Giftstoffe
Proteste gegen "Elektronikschrott" vor Computermesse Cebit
Die Branche dürfe nicht nur auf schickes Design und mehr Leistung setzen. Sie müsse auch dafür sorgen, dass ihre Produkte sauber werden und weder Menschen noch Umwelt gefährden.
Mit der wachsenden Nachfrage nach Computern, Handys, mp3-Playern und weiteren Geräten steige weltweit die Flut an Elektronikschrott. Damit nähmen auch die darin enthaltenen Schadstoffe zu, vor allem Schwermetalle und bromierte Flammschutzmittel. Einige Länder entledigten sich der Altgeräte, indem sie diese - häufig illegal - nach China oder Indien verschifften, "wo Arbeiter die ausgedienten Geräte ungeschützt und auf offener Straße auseinander nehmen, um Metalle und Kunststoffe zurückzugewinnen", so Greenpeace.
Eine Greenpeace-Studie über Elektroschrottbetriebe in China und Indien belege, dass durch das Recycling giftige Schwermetalle und organische Schadstoffe in die Umwelt gelangten und die Arbeiter belasteten. Besonders hoch seien die Konzentrationen der Schwermetalle Blei und Zinn, die zum Beispiel zum Löten verwendet würden. Auch die Werte von Kupfer und Cadmium, die in Kabeln und Batterien verwendet werden, seien stark erhöht. Bei den organischen Schadstoffen seien die Proben mit polybromierten Diphenylethern (PBDEs) besonders belastet gewesen. "Sie werden als Flammschutzmitteln in Gehäusen und Platinen eingesetzt."

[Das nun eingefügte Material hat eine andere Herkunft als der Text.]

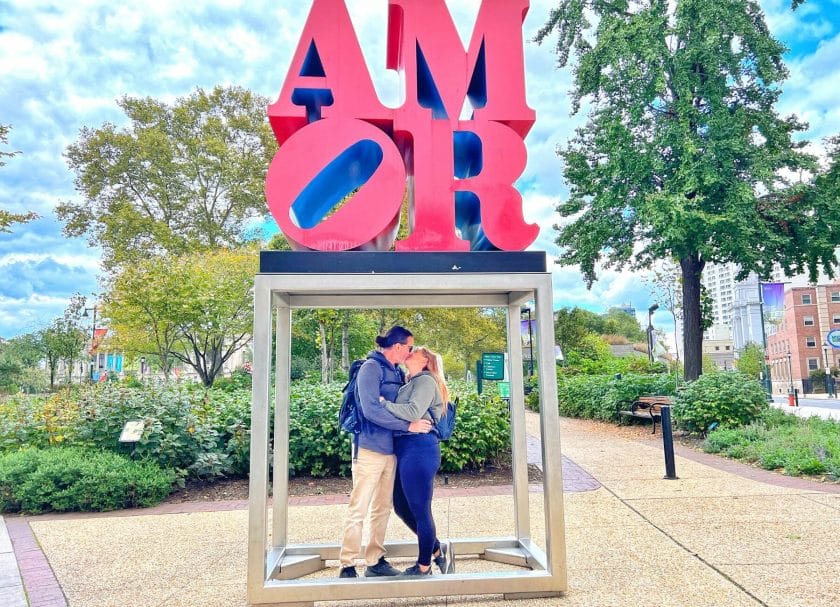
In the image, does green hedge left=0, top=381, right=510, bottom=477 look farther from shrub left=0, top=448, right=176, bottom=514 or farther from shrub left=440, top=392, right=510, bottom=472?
shrub left=0, top=448, right=176, bottom=514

Einige Konzerne handelten "bereits", schreibt die Umwelthschutzorganisation: Erst letzte Woche habe der Branchenriese Hewlett Packard angekündigt, bis 2007 "zu klären", wie er auf bromierte Flammschutzmittel und PVC verzichten könne. Auch LGE, Motorola, Nokia, Samsung, Sony und Sony Ericsson hätten Greenpeace "zugesichert, einige der Schadstoffe in Zukunft zu vermeiden". Acer, Apple, Dell, Fujitsu-Siemens, IBM, Lenovo, Panasonic, Siemens und Toshiba seien hingegen bislang nicht zu Zusagen bereit.
Die Cebit steht unter dem Motto "Join the vision". Die "Vision" von Greenpeace sind "giftfreie, langlebige Computer, die sich einfach und sicher reparieren, aufrüsten oder recyclen lassen und nicht als Giftmüll in asiatischen Hinterhöfen Menschen und die Umwelt vergiften".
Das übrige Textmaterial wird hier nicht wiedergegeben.